En voici un exemple concret:

  1. Routine: le lavage des mains avant le dîner
  2. J’avise les plus vieux que dans 2 minutes ils devront ranger pour aller se laver les mains avant le dîner.
  3. Les deux plus vieux se lavent les mains de façon autonome.
  4. Je les invite par la suite à la table avec une activité déversoir, par exemple, petits sacs avec différents objets dans chacun (cartes de fêtes, coquillages, choux de cadeaux, etc.).
  5. Je termine ma routine avec les petits en les accompagnant dans leur apprentissage.

L’attente pour le dîner est alors réduite pour le petit et également pour les plus vieux puisqu’ils ont été en action durant cette période.
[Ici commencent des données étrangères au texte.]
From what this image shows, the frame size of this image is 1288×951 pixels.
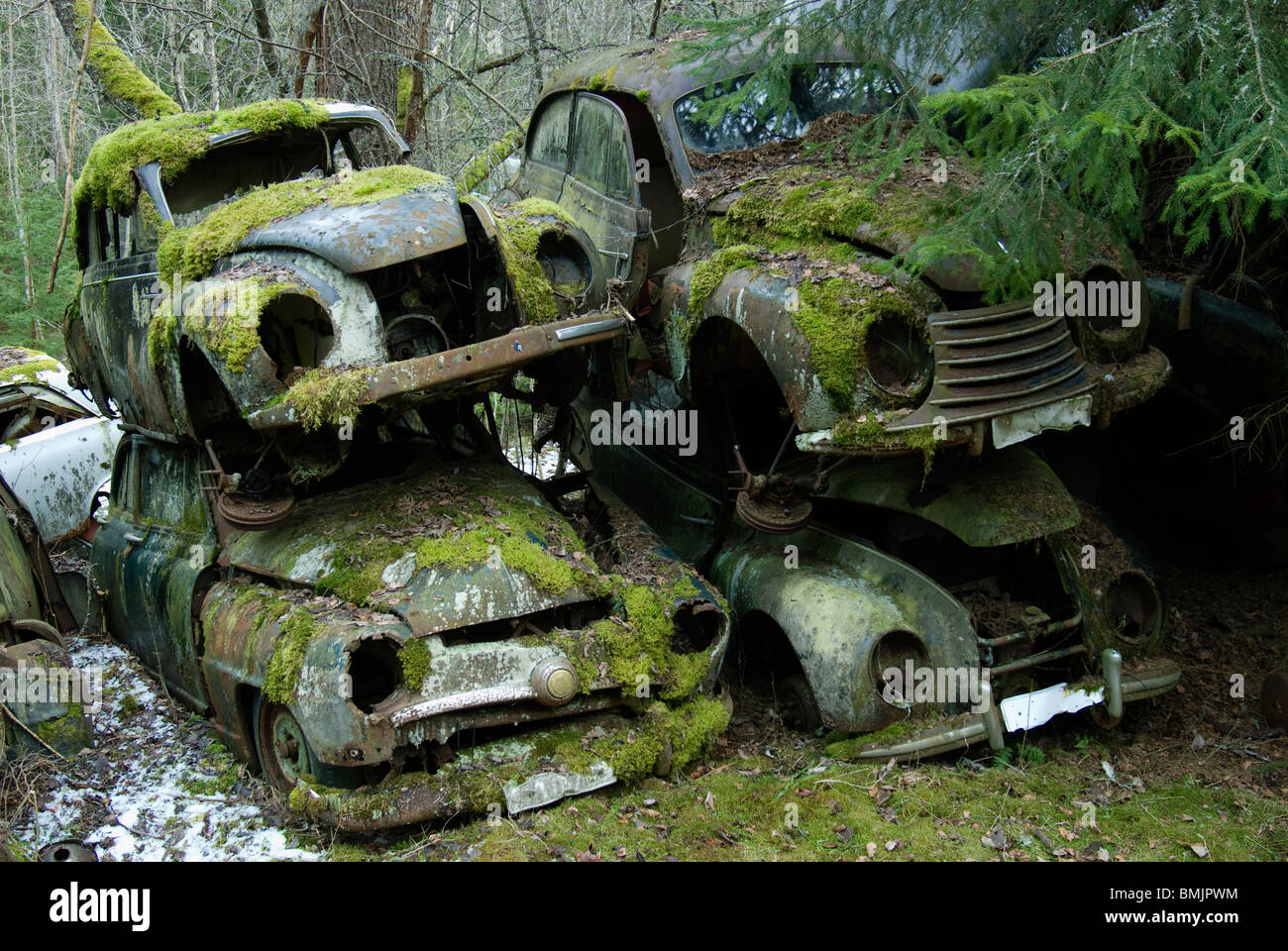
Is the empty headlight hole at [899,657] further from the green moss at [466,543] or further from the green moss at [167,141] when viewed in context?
the green moss at [167,141]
Martine doit agir sur son environnement en proposant du matériel nouveau, polyvalent simple, sécuritaire et facile de rangement. Elle doit aussi donner aux plus vieux la possibilité de développer davantage leur autonomie, par exemple, aller se laver les mains seul, faire le choix de leur activité déversoir, faire participer l’enfant aux tâches du repas, permettre au plus vieux d’aider un plus petit.

Le contrôle qu’exerce Martine sur son groupe en voulant imposer son rythme, place l’enfant dans un état de dépendance nuisible au développement de son autonomie. Au quotidien, la responsable doit gérer les moments d’attente dans son groupe car quoi de plus exigeant pour l’enfant d’être en situation d’attente plusieurs fois par jour!